In their paper, the authors describe how past protection measures, however well-intended, have sometimes favored one interest (the environment and wildlife for instance) at the expense of another (humans and domestic animals) and vice versa. Deziel used setbacks and buffers as an example. Setbacks aim to protect human health by prohibiting gas and oil drilling within a certain distance of homes, schools and other community domains. However, this approach may encroach on animal habitats, shifting the threat from humans to animals and the natural world. Buffers are similarly implemented, but with a goal of protecting wildlife and sensitive environmental areas.

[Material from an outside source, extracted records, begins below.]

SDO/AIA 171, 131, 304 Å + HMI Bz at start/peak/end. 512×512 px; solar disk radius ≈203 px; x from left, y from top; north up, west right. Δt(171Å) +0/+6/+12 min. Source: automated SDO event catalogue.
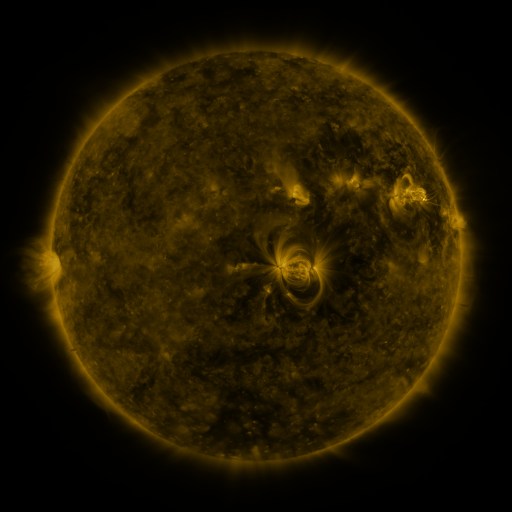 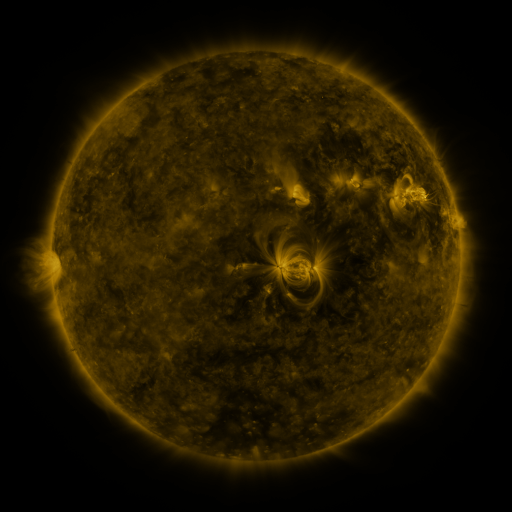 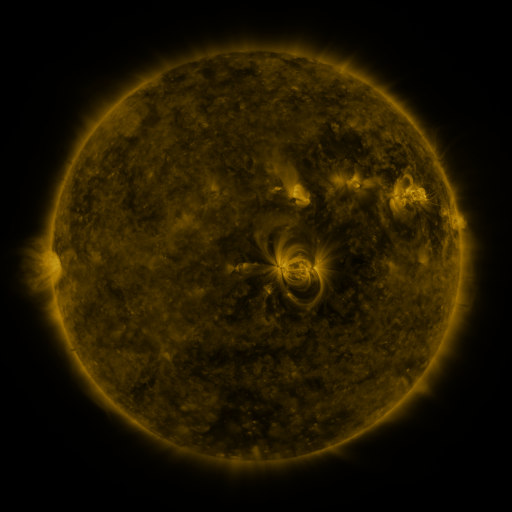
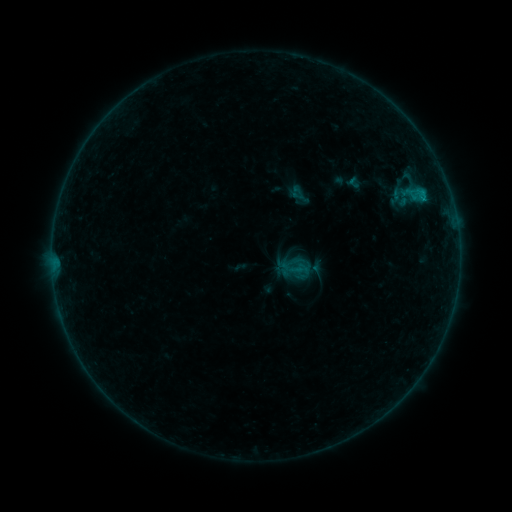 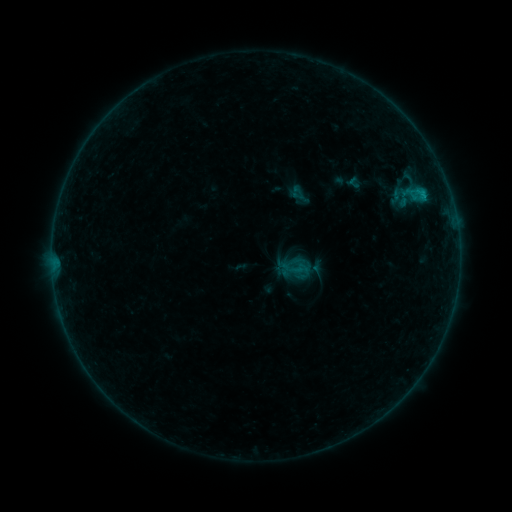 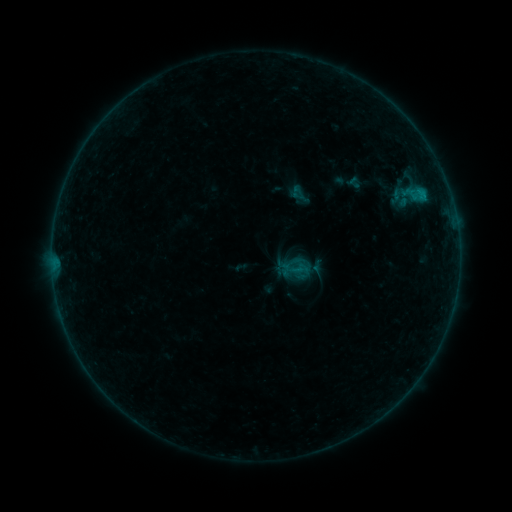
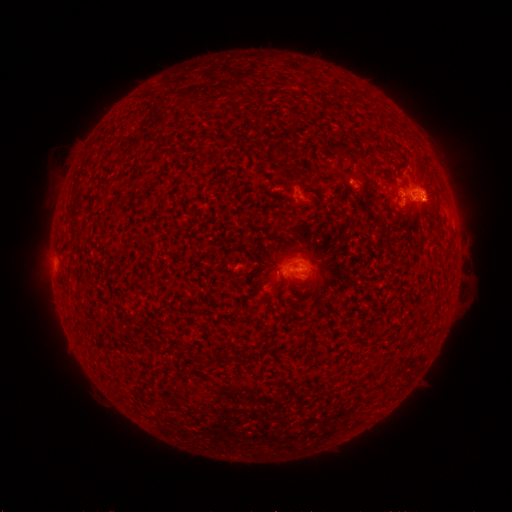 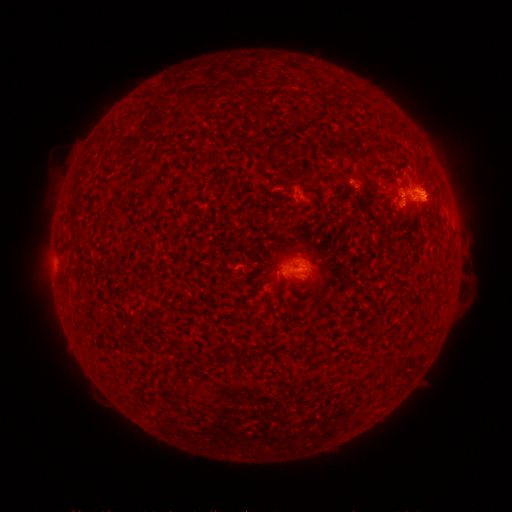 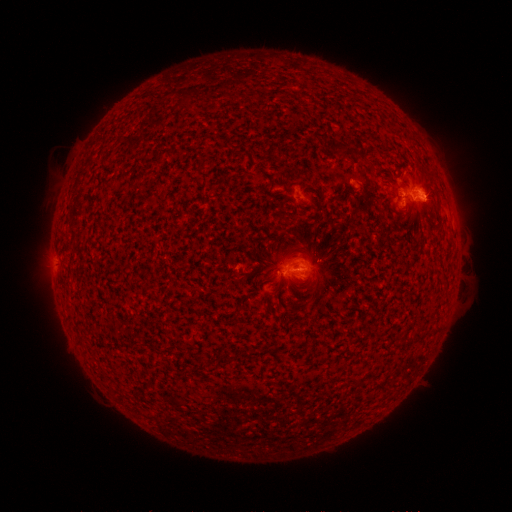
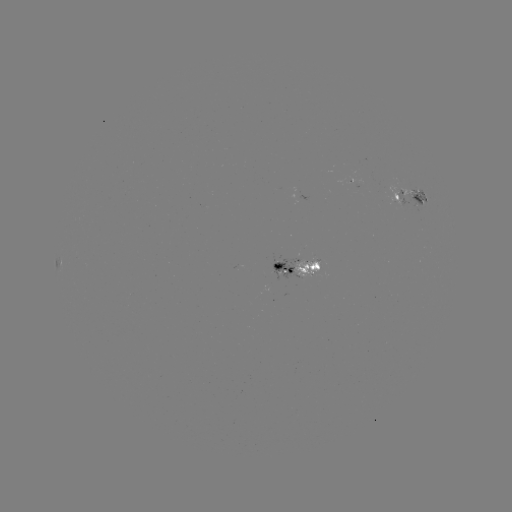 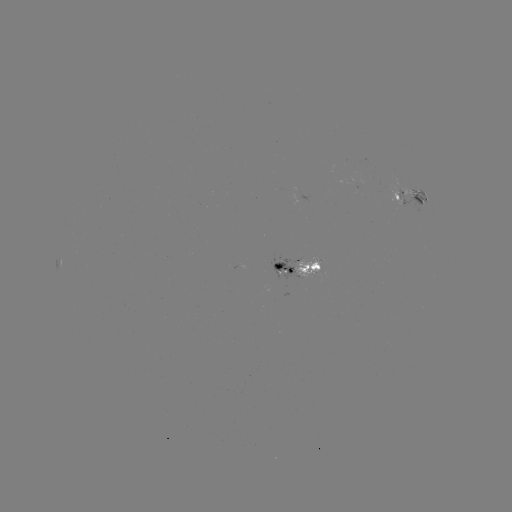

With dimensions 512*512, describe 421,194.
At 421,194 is B4.8 flare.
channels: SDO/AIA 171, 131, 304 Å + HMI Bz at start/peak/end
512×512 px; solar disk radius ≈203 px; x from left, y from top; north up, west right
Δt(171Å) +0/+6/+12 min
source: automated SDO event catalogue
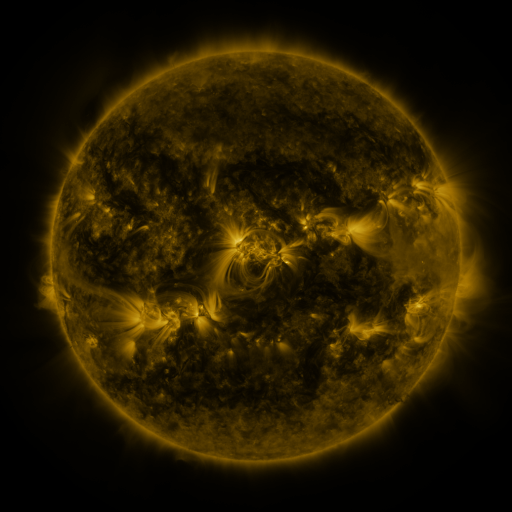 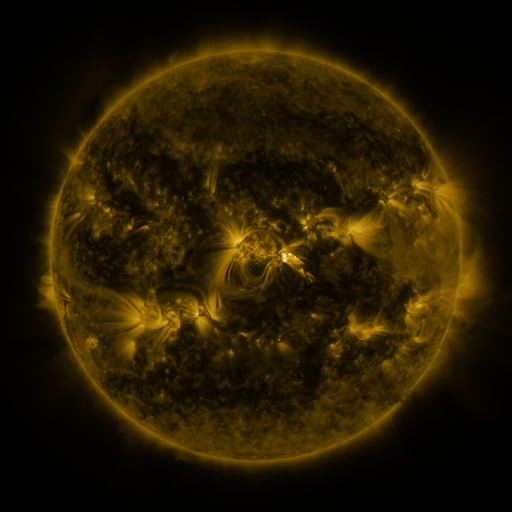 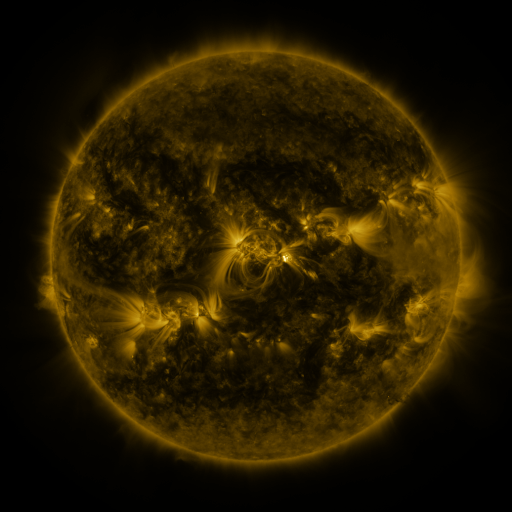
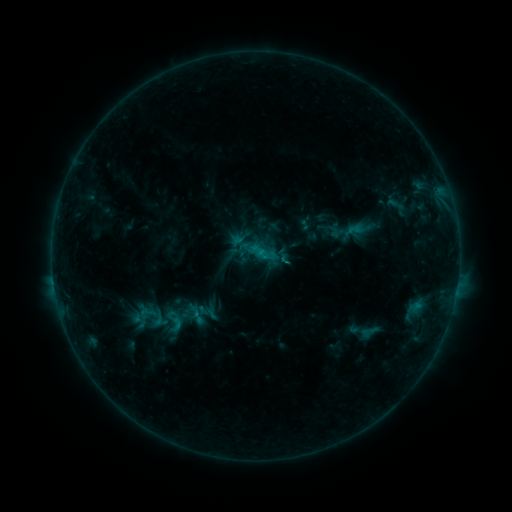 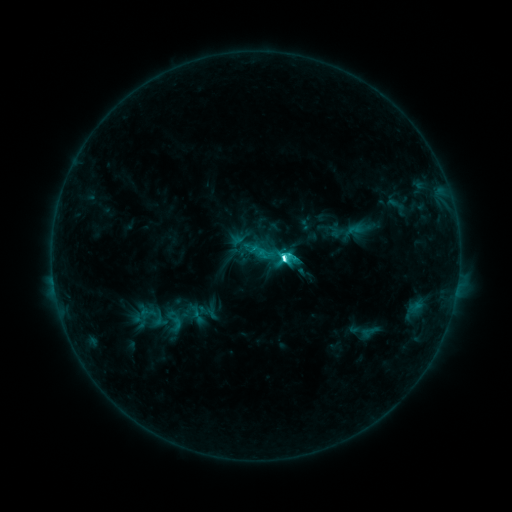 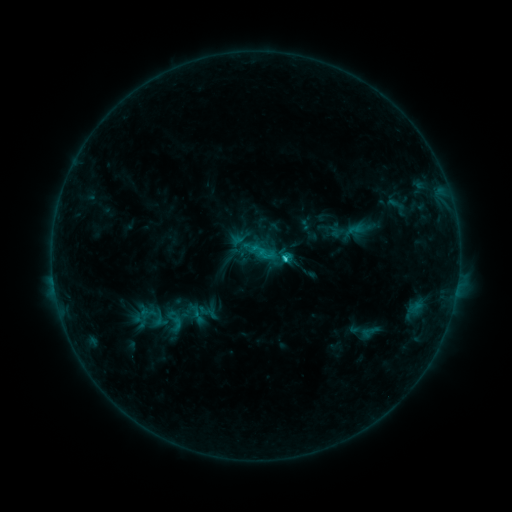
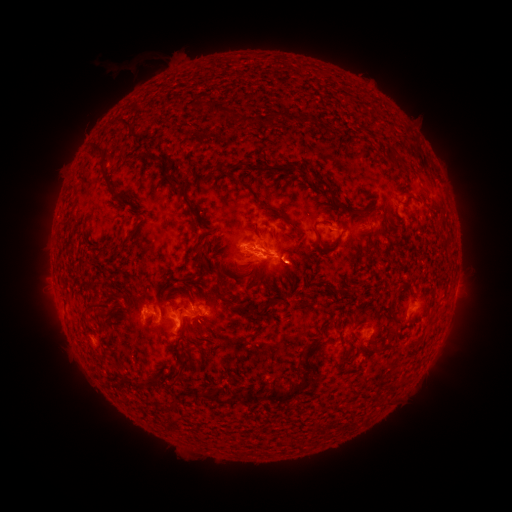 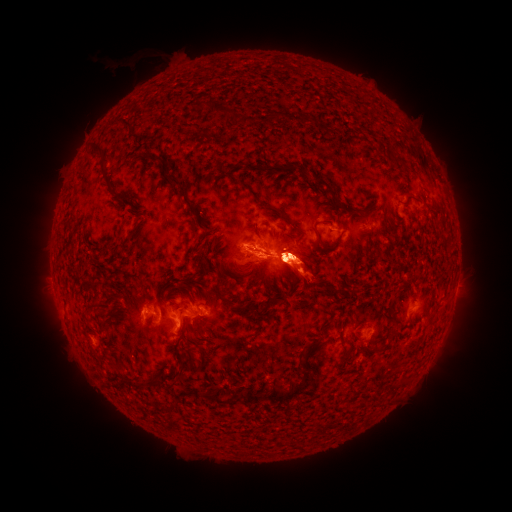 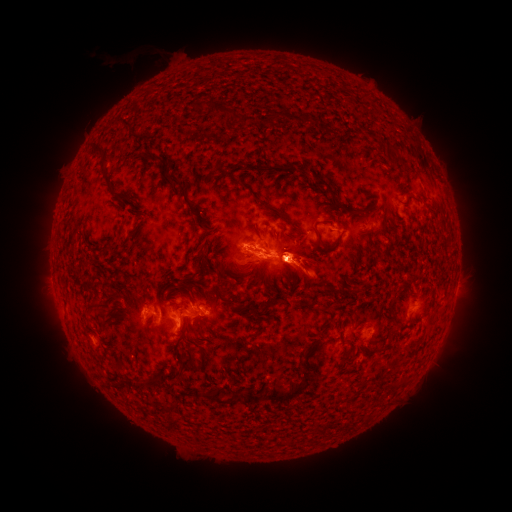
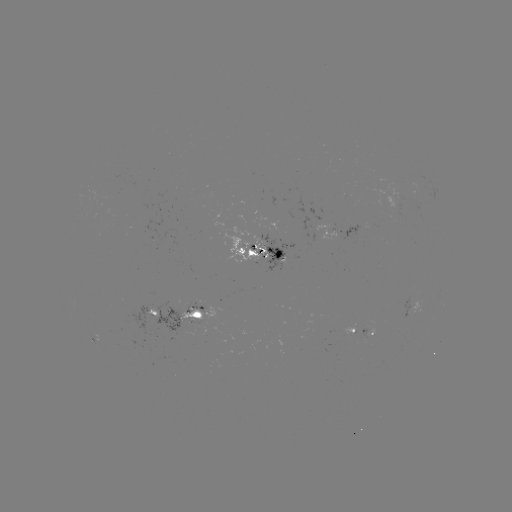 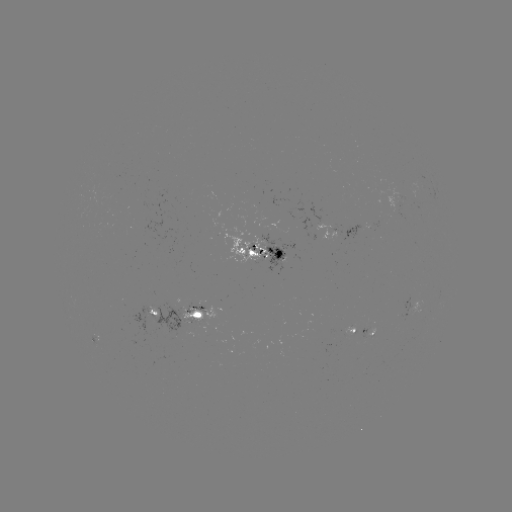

In contrast, limiting drilling altogether would be protective of both people and animals.
"The solutions are not being addressed in an integrative way," said Deziel, whose primary appointment is with the Yale School of Public Health. "It's important to protect vulnerable human populations as we're making solutions, and we should also be mindful of the impacts to the ecosystem and the ecological world for their own intrinsic value."
The authors recommend scientists and practitioners take a more integrated approach that spans both public health and conservation interests and focuses more on regions and populations that are underrepresented, historically marginalized or poorly understood. They cite One Health initiatives as an example of how a wide range of collaborations can work. One Health is a collaborative, multisectoral and transdisciplinary concept that has been primarily applied to address infectious diseases and optimize human health outcomes while recognizing the interconnection among people, animals, plants and their shared environment.
Deziel said she hopes the paper—and its recommendations—will inspire future collaborations across the fields of ecology, social science and public health, and encourage more inclusive decision-making that includes input from people and organizations directly affected.